# WHAT IS REQUIRED
In two sentences, summarize the passage on the parable of the sower.

# SUPPLIED TEXT
= = =

Jesus has entered a boat and is speaking to the multitudes on the shore.  He speaks to them a parable about a sower who sows seed on various types of ground.  It’s all the same seed, nevertheless the ground it is sown in brings forth different results.

Some seed falls by the roadside where the ground is packed so hard it can’t even get in, and immediately the birds come and peck it all up.

Some seed falls on thin soil with rock underneath, and although it springs up quickly, when the sun gets hot it just as quickly dies because it isn’t deeply rooted.

Some falls on ground that looks good but is infested with the seeds of thorns, and when the thorns grow up, the plants growing from the good seed are choked out.

And some of the seed falls on fertile ground that yields fruit (I like that word yield here) “some thirty, and some sixty, and some an hundred” (Mk. 4.8).

At the end of the parable Jesus says to the multitude, “He that hath ears let him hear” (Mk. 4.9).

Luke has this more dramatically, telling us that Jesus cried out this warning.

And when he had said these things He cried, He that hath ears to hear, let him hear” (Lk. 8.8).

In other words, let no one underestimate the eternal importance of what He has been saying!

After speaking this and other parables to the multitude, Jesus goes aside with his disciples and explains the parable.  He didn’t do this with the great multitude, at this point already realizing that most of them weren’t all that interested in what He had to say; they followed Him just for the signs and wonders and miracles.  Others were openly against Him, and followed along looking only for an opportunity to find fault.  But now he explains the parable to the disciples.  He has been talking of hearing the word, likening the hearers of the word to various types of ground.  We won’t enlarge on this here except to say that God intends the seed of the word in our lives—the word of the Kingdom of God—to bear abundant fruit, and depending on the condition of our heart this may or may not happen.  Hardness of heart, persecution, the cares of this life, the deceitfulness of riches… all these and the lusts of other things can cause a crop failure.  But the good and honest heart that endures to the end will bring forth the fruit God is looking for.

What we want to emphasize here is that the Lord rephrases to the disciples His earlier exhortation to the multitude.  After He has explained the parable to His disciples He directs these words to them:

If any man have ears to hear, let him hear (Mk. 4.23).

= = =

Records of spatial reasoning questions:
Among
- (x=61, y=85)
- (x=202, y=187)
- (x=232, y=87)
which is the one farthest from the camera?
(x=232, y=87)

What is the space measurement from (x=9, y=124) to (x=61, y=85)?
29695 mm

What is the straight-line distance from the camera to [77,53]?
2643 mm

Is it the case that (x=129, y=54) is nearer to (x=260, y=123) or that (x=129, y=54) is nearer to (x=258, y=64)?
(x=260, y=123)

= = =

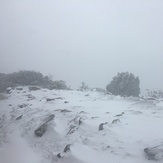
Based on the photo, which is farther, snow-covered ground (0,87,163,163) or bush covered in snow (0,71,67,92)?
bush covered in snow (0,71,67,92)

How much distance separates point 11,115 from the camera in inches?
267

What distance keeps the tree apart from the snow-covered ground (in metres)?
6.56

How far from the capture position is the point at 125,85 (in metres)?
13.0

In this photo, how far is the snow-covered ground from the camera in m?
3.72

= = =

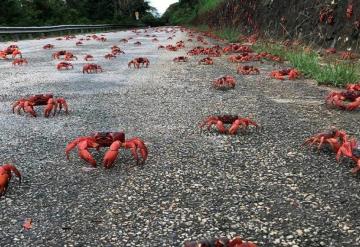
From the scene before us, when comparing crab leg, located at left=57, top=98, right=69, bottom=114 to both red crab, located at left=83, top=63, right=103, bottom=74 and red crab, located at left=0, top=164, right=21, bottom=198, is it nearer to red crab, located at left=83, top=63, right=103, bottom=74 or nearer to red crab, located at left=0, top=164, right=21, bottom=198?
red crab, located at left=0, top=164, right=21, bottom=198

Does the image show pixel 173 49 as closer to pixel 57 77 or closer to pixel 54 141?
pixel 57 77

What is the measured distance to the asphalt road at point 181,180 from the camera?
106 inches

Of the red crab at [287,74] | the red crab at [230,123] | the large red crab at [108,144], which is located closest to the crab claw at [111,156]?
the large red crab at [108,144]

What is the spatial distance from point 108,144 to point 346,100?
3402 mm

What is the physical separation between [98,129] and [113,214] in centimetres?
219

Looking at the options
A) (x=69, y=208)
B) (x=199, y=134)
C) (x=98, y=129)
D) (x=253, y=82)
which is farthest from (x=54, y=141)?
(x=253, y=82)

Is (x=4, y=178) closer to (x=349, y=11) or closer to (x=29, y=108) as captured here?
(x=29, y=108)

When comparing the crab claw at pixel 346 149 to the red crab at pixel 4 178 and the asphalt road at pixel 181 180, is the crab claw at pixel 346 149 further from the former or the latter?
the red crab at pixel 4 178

= = =

# RESULT FOR THIS EXERCISE
Speaking from a boat to the multitudes, Jesus tells of a sower whose same seed, falling on the roadside, thin rocky soil, thorn-infested ground, and fertile ground, brings forth different results, and he closes with the warning that whoever has ears should hear. He then explains the parable privately to his disciples, likening hearers of the word to kinds of ground whose condition of heart decides whether the word bears fruit, and he repeats to them his earlier exhortation to hear.